Document extract:

---*---

This is a picture of me with my bridesmaids, and here’s what’s cool to me about this photo. The matron of honor I was on the phone with today. My friend/college/graduate school roommate I was exchanging texts with today (she lives in another country; we have a long catch-up phone call planned for next week). Just a short walk away in Fairy Cottage, I visited my sister tonight. And the mother of my oldest nephew, I last texted with ten days ago. Only one of these women is someone I lost touch with–no reason at all except different lives going in different directions. A lot of years, a lot of living, a lot of losses and careers and events since this photo, and I still love them and am so grateful for the relationships that have endured and still hold an abundance of laughter, acceptance, support, and understanding.
My parents are deeply missed but are a part of every one of my days and a million memories.
Yesterday, my brother and I exchanged texts, and tonight when I was at Debby’s, the two of them were texting. We miss him. We hope the world will get a little saner so we can all be together again.
Considering just the history shown in these photos, I’ve been so blessed with family, including in-laws, nieces and nephews and grandnieces and grandnephews, and special friends I met through my siblings who stayed around through many changes, like Lisa and Geri, and the ones we miss, like Dottie and Connie.
I also exchanged emails with Pat today and I forgot to tell her that, as every Christmas, the hand towels she once embroidered for us are out in the guest bathroom.
Dachshunds on either side of a bell with holly. It’s like she knew many years later, I’d be living in a place we call Houndstooth Hall.
I have another friend from the old days who texted me earlier in the week. Even though she’s miserably sick with the flu, she wanted to tell me that a character on a show she’s watching reminds her of (young?) me. I hope she feels better soon.
Tonight, as the longest night of the year began, I improvised a new recipe for eggplant for Tom and me. I served it on the brightest, most mismatched dishes I could pull together, because I wanted the cheer of all that color.

---*---

Work task 1:
In the post about old friends and family, what did Pat once embroider?
Work task 2:
Carry on the post about old friends and family, picking up right after its final sentence.
The items that follow come from a separate source and are unrelated to the post.

---*---

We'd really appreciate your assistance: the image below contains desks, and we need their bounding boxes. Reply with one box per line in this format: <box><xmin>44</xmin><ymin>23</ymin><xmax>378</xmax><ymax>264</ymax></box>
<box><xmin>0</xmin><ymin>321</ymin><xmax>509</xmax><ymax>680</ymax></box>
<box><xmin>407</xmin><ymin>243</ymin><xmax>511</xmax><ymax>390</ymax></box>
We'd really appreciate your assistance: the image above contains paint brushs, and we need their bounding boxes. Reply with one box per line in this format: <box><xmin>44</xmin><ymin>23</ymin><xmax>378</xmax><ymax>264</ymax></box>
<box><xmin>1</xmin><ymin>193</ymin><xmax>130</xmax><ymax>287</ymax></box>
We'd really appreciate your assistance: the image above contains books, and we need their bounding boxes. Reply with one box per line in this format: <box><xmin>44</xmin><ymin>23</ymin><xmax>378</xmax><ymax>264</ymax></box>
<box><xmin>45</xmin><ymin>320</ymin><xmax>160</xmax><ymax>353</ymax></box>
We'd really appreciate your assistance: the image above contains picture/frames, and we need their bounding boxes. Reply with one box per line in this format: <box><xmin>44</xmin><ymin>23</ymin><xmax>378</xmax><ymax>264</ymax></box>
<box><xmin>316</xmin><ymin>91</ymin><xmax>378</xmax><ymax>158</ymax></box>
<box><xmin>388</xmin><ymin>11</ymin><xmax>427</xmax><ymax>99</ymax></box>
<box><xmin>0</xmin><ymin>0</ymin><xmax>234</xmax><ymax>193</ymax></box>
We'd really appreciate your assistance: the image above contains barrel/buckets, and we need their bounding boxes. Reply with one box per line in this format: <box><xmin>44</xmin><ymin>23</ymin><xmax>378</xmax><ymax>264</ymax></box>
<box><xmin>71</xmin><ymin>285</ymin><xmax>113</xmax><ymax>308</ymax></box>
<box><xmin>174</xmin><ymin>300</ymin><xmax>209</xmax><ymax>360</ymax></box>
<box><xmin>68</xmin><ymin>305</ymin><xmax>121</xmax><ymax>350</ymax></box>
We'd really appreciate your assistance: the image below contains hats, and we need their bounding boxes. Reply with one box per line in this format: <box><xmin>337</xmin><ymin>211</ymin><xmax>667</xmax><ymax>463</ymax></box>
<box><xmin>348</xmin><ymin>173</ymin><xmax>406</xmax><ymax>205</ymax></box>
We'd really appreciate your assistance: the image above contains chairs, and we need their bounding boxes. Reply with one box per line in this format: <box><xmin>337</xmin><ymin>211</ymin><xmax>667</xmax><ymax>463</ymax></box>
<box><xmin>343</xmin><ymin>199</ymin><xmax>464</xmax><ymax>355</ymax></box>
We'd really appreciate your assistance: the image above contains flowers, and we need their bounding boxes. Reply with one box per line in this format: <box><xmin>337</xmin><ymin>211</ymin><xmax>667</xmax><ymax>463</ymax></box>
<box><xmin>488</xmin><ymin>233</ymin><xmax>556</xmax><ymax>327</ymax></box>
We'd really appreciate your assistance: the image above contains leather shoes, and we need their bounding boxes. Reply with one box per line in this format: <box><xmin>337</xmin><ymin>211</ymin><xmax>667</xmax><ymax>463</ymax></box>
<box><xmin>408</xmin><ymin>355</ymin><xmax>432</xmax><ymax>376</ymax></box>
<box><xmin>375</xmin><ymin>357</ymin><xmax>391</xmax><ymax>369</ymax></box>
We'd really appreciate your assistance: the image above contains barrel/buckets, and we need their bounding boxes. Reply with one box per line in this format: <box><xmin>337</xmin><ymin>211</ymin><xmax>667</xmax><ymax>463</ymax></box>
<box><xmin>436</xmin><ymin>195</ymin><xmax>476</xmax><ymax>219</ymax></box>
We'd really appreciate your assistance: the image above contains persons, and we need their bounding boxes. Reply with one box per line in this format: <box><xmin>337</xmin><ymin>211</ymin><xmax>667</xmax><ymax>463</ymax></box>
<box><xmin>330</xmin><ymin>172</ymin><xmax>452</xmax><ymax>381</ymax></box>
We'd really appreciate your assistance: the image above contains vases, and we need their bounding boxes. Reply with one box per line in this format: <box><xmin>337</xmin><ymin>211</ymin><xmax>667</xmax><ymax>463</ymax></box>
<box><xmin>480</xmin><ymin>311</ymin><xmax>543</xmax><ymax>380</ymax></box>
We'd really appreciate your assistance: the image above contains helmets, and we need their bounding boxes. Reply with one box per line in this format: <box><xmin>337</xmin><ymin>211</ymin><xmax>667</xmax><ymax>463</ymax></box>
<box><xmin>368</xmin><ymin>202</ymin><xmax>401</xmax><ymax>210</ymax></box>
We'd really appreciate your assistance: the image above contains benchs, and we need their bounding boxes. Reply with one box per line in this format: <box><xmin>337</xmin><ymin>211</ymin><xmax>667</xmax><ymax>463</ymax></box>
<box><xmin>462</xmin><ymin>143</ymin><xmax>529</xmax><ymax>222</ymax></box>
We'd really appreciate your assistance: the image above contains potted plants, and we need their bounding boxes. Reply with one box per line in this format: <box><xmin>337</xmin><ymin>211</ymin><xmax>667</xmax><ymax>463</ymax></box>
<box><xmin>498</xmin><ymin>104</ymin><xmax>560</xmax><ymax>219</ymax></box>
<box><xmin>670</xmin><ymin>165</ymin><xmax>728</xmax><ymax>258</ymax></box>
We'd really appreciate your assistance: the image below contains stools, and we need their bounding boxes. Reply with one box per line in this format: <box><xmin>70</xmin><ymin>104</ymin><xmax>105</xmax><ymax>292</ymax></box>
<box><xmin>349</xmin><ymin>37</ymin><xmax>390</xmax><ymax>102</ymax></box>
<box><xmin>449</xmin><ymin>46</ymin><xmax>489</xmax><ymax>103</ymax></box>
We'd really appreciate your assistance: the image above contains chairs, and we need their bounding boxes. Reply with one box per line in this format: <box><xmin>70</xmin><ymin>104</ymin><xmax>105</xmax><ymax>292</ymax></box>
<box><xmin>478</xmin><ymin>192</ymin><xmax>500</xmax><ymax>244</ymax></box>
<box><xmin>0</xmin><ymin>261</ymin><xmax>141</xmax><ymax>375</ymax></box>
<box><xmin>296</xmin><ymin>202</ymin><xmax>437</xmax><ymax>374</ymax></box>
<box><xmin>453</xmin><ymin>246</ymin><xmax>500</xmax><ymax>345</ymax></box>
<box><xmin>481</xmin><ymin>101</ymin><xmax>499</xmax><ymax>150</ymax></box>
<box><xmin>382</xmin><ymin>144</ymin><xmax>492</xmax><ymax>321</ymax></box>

---*---

Task response 1:
Hand towels, which are out in the guest bathroom every Christmas.

Task response 2:
Maybe cheer is the point of all these memories and expressions of gratitude. There have been times in my life when my losses were so great that I didn’t think I could keep breathing. I’ve done things I was deeply ashamed of, that filled me with such remorse that I felt unworthy of love and forgiveness. I’ve been so broke, and broken, that only the kindness of others helped me inch toward a better hour, a better day, any measurement of distance that might take me to a better place. I’ve lost friends in anger, in misunderstandings, in cruelties done to me. I’ve had to walk away from people I loved to save myself. And the worst–I’ve lost far too many people through the decades to death due to disease, accidents, and suicide.
There’s no perfect life. There’s no life without pain. But on one of the worst nights of my life, when I felt completely alone and worse, abandoned, I looked out at the dark night and thought, If I can just see the sun come up in the morning, I’ll be okay.
The sun did come up. Everything didn’t magically get better. All the problems and pain didn’t go away. But I’ve looked at every sunrise since as another chance to experience a range from barely hanging on to joyful.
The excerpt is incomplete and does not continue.